碧は塔の前に立っていた。あの時の記憶が頭をよぎる。塔の階層で両親を失った日――その悲劇の瞬間は、今も彼の心に深く刻まれている。

彼の手には、かつて両親と共に見つけた古びたカギが握られていた。無意識のうちに拾ったこのカギが、何のために存在するのか、碧にはまだ分からなかったが、どうしてもこのカギが彼を再び塔に引き寄せているような気がしてならなかった。


パーティーを追放されてから数日が経った。碧は学校を休み、ずっと塔に挑む準備をしていた。碧の幼馴染である沙羅から心配の連絡が来るものの、彼は「インフルエンザにかかった」と嘘をつき、接触を避けていた。

沙羅は昔から碧のことを心配してくれていたが、今は彼女にこれ以上迷惑をかけたくなかった。碧は、自分自身の力で塔の謎を解き、両親が命を落とした理由を知る必要があった。

碧は一人で準備を整え、塔に向かうことを決めた。そして、彼は再び塔の入り口に立っていた。

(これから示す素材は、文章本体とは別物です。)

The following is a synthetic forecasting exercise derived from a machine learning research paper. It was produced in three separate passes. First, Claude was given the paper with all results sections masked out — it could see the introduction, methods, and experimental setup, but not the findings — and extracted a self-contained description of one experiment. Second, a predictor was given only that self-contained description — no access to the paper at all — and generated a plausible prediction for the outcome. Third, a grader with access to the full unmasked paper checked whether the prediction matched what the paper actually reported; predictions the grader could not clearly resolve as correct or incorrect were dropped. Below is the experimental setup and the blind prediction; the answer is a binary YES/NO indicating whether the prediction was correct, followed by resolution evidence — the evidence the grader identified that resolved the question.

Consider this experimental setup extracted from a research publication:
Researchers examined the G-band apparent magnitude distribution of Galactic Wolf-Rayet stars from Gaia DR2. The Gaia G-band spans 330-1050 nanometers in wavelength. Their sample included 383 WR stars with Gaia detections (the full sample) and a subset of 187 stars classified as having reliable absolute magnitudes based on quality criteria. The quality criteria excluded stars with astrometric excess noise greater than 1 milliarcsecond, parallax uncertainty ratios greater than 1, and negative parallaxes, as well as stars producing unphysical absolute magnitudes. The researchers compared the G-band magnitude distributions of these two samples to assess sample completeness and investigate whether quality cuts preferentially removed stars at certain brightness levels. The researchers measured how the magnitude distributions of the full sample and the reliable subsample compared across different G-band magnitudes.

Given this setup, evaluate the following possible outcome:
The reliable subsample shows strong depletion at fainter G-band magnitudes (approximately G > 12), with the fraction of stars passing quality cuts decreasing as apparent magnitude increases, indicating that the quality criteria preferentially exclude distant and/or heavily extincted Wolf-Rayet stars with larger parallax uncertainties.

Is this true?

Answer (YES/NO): NO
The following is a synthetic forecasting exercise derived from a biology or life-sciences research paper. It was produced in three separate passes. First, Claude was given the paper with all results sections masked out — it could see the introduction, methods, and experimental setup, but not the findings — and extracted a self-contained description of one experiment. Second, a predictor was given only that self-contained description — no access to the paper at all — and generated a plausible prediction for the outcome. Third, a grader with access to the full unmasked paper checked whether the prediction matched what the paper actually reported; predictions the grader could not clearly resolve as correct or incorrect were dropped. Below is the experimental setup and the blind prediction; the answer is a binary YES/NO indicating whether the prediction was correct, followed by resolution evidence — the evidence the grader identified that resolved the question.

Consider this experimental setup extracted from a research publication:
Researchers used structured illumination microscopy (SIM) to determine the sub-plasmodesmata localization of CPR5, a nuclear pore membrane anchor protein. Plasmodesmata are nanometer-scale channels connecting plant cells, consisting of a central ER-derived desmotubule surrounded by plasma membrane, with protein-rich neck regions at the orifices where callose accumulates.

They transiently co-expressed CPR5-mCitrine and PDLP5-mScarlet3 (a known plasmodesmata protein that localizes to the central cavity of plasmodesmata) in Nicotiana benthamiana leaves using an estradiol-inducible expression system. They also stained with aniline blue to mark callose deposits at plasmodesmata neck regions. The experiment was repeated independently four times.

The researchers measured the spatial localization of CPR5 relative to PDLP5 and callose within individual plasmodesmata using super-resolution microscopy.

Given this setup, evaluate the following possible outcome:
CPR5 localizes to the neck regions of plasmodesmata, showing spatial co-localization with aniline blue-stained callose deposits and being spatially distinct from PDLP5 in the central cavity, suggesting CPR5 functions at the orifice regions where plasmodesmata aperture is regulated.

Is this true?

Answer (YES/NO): YES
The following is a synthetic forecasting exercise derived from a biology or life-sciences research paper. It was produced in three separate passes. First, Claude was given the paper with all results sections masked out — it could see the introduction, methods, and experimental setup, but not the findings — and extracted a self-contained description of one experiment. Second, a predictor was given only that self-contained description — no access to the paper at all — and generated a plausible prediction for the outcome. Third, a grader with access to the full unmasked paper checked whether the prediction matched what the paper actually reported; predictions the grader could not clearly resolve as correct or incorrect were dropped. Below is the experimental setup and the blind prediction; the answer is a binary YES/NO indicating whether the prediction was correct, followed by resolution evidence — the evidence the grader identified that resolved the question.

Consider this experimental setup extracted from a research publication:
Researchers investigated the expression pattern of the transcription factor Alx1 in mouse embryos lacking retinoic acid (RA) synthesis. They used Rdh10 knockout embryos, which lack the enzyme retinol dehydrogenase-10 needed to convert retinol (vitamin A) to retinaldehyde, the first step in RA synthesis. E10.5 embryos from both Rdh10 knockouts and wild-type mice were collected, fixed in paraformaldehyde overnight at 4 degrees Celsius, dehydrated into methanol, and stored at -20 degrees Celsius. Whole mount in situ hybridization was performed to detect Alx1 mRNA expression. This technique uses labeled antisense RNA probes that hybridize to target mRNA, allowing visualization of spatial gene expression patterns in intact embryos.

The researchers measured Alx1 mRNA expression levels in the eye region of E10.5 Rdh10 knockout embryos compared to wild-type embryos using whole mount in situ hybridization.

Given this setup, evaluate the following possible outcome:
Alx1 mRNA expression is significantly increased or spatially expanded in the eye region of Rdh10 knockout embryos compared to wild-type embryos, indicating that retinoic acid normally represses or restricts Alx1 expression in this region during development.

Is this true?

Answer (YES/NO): NO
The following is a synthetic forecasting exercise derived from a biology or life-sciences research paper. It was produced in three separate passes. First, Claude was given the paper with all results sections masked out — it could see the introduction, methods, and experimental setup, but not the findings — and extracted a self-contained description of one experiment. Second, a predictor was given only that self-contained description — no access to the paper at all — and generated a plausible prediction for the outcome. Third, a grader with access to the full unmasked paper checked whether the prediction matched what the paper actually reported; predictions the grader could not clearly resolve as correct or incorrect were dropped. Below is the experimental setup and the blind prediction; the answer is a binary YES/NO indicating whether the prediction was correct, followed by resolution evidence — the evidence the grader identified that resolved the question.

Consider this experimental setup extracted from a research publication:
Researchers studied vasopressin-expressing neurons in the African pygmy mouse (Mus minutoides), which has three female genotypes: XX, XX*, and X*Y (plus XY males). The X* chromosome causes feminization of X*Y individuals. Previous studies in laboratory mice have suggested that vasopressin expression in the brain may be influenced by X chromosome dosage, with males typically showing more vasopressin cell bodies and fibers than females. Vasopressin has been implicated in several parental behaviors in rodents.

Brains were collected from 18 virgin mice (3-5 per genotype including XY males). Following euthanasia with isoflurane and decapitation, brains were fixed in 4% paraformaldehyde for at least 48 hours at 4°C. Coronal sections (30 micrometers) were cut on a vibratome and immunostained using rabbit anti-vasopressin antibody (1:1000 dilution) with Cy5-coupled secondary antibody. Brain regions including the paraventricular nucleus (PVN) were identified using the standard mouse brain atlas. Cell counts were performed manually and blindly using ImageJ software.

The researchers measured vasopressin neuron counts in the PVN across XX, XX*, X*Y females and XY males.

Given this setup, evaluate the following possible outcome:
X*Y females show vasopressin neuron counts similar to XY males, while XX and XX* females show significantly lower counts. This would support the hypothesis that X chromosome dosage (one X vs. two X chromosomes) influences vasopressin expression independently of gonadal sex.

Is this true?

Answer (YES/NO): NO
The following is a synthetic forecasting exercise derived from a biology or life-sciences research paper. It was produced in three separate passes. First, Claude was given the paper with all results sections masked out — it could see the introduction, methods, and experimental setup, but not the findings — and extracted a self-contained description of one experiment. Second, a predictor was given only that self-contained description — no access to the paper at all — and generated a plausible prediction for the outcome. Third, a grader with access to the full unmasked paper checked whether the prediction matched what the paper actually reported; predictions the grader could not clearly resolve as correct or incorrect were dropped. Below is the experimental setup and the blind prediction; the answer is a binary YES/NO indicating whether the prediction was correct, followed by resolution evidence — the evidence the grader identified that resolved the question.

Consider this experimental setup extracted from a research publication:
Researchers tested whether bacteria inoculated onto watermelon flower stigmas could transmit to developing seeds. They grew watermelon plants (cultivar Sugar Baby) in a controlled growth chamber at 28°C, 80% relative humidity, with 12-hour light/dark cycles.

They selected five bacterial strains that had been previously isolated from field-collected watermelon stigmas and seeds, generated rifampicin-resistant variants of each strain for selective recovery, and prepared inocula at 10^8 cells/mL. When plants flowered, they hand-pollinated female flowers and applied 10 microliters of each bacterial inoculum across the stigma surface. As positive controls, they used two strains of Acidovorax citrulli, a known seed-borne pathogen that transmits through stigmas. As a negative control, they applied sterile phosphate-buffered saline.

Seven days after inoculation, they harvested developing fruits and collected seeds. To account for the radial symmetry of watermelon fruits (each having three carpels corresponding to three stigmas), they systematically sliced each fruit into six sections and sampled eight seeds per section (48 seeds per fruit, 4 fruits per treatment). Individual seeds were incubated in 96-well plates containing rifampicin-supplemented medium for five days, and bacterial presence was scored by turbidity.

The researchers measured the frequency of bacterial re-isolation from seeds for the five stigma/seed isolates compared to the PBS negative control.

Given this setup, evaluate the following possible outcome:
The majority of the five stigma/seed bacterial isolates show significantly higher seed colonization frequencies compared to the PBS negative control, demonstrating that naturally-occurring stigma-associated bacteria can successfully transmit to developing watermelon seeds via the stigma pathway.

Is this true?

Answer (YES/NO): YES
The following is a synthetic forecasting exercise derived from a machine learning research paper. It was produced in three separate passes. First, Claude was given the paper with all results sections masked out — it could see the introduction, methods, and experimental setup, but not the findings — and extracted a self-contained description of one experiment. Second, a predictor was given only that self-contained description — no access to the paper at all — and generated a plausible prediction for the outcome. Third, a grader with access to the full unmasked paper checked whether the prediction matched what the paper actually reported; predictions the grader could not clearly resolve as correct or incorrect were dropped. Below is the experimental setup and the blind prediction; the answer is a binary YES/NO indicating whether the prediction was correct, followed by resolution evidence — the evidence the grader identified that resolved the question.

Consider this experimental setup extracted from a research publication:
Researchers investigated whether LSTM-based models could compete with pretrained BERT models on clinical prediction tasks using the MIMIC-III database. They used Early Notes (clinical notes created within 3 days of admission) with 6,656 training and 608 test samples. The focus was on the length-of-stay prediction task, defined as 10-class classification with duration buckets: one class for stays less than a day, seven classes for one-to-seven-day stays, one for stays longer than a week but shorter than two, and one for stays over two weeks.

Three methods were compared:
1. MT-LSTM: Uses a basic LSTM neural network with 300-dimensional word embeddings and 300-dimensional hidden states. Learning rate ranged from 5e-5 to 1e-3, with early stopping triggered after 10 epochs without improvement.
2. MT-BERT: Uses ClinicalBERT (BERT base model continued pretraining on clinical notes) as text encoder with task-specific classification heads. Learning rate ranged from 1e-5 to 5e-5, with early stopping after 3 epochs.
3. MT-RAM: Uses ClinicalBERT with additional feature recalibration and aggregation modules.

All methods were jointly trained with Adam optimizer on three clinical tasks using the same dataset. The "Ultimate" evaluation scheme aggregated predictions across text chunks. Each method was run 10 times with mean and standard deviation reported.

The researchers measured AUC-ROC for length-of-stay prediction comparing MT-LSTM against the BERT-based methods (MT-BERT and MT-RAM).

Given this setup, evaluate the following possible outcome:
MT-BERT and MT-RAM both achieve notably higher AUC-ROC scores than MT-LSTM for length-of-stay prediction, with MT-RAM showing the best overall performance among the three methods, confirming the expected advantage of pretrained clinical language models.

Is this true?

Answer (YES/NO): NO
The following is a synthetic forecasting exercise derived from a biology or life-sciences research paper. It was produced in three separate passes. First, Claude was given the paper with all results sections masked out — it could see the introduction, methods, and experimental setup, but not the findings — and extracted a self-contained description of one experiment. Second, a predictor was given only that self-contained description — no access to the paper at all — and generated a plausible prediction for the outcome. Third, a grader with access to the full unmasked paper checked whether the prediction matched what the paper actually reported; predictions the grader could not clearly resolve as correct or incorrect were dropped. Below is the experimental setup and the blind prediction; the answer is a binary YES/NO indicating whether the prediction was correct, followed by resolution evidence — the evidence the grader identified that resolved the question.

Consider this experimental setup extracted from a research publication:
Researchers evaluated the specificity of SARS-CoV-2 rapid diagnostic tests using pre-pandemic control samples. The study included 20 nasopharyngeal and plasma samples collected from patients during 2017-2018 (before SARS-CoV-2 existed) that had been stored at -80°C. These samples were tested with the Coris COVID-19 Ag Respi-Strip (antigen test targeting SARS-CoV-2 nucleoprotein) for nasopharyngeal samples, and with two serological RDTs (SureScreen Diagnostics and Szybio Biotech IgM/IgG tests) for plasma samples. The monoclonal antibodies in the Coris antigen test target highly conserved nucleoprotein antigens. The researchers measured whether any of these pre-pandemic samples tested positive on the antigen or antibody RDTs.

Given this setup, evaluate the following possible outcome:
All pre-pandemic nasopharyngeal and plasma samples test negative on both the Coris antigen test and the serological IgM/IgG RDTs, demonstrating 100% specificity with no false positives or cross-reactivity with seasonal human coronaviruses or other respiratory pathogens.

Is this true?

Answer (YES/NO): YES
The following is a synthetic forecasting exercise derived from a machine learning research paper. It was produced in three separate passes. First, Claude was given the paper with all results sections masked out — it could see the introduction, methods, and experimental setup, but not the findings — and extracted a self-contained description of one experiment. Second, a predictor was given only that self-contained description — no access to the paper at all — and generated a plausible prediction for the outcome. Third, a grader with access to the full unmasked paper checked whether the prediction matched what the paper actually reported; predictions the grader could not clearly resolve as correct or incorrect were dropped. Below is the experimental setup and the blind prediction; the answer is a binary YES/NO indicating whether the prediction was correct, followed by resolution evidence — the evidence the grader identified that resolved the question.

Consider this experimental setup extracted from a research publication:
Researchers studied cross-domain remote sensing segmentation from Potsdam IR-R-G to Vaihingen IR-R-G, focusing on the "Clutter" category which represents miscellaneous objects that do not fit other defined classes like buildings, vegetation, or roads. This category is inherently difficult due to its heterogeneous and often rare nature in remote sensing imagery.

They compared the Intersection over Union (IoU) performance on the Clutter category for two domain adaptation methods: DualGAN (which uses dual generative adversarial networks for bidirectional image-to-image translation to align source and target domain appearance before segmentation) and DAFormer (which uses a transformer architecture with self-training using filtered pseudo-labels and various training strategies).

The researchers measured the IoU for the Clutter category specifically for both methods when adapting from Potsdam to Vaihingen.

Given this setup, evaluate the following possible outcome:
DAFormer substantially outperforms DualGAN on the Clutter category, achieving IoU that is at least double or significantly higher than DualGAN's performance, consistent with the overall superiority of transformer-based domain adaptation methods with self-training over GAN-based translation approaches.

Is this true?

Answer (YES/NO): NO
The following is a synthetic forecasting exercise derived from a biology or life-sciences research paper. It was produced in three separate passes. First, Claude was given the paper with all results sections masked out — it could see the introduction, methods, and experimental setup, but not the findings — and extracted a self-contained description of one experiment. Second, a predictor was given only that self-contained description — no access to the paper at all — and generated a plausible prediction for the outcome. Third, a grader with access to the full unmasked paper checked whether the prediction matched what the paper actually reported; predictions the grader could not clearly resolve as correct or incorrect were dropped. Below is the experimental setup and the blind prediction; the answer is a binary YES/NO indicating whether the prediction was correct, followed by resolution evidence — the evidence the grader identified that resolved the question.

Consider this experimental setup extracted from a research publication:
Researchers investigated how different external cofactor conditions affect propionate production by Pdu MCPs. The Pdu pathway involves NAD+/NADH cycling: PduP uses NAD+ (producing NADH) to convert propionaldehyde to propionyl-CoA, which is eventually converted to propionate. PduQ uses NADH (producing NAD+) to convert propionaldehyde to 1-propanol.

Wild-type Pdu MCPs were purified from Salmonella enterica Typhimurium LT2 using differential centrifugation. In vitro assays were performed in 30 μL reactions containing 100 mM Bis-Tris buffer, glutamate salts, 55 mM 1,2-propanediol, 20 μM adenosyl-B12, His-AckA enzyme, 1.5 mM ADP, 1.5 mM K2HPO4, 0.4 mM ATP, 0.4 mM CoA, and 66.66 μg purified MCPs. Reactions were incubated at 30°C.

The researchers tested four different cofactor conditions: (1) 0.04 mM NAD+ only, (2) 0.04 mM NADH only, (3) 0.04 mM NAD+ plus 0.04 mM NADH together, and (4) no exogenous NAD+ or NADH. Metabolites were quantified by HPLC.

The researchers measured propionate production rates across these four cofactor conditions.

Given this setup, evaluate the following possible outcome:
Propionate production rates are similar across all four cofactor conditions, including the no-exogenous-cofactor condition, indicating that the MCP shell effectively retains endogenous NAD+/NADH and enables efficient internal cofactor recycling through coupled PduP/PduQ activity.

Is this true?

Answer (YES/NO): NO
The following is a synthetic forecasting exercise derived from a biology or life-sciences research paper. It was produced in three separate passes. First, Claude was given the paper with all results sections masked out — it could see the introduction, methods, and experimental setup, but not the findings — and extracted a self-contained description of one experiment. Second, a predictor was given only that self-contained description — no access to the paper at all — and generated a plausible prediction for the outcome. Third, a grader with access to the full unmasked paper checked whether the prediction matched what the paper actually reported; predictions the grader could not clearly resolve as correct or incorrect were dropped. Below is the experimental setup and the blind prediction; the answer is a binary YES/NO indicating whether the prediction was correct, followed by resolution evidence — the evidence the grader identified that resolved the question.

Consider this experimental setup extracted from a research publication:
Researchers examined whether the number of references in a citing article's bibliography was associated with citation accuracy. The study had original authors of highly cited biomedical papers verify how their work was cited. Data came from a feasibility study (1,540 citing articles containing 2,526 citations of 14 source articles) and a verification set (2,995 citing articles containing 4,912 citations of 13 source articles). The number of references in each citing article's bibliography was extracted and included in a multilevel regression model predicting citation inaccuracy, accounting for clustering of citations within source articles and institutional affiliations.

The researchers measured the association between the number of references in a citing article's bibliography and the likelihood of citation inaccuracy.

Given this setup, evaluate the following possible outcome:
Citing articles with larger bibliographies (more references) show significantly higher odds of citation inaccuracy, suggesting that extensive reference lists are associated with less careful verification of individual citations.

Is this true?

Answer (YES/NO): NO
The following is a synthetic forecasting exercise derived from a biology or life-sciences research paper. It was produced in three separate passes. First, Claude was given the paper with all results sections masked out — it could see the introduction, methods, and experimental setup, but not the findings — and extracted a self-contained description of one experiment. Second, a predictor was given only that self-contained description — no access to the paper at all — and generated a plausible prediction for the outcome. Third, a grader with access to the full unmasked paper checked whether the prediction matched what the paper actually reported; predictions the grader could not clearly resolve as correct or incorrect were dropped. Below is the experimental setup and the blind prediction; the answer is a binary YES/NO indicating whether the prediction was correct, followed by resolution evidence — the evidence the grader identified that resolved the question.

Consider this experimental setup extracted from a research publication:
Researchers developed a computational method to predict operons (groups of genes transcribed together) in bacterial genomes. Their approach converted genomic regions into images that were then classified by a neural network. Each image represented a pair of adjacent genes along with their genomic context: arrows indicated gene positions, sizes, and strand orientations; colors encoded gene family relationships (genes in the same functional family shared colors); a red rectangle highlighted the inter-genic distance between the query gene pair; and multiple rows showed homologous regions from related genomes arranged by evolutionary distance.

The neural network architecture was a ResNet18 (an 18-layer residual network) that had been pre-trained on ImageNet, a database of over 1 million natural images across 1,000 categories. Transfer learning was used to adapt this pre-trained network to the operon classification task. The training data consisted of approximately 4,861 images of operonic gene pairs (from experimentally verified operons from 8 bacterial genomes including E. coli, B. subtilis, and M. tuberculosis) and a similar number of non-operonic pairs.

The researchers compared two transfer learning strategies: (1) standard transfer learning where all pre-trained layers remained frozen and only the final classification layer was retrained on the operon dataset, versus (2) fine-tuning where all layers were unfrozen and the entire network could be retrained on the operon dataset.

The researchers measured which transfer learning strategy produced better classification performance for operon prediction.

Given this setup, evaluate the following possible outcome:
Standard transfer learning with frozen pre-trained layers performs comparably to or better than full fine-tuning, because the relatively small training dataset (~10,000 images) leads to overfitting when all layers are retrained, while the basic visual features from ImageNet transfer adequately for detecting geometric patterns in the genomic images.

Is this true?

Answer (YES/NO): NO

塔には、多くの冒険者たちが名声や財宝を求め、塔の高層部に眠る謎や秘宝を解き明かそうとしている。多くはその過程で命を落とした。塔の階層を一つ一つ踏破していくことが冒険者たちの夢であり、挑戦の証だった。

踏破された階層にもまれに魔物や秘宝が出現することもあるが気楽に進むことができる。

かつて両親を失った階層も踏破済みだったが不意を突かれた悲惨な事故となってしまった。しかし塔の中に隠された真実を解き明かすこと。それが彼の今の唯一の目標で両親の無念を晴らすことになるとも考えていた。


数年前――まだ中学生だった碧は、両親と共に初めて塔に挑んだ。碧の好奇心を尊重し、両親は彼を伴って塔に入ったのだ。通常踏破された階層にもまれに魔物や秘宝が出現することもあるが気楽に進むことができる。

その日は新階層を目指し向かって踏破済みの階層を進んでいたが、冷たい風が吹き抜ける不気味な場所に感じた。石造りの廊下が延々と続き、どこか異様な雰囲気が漂っていた。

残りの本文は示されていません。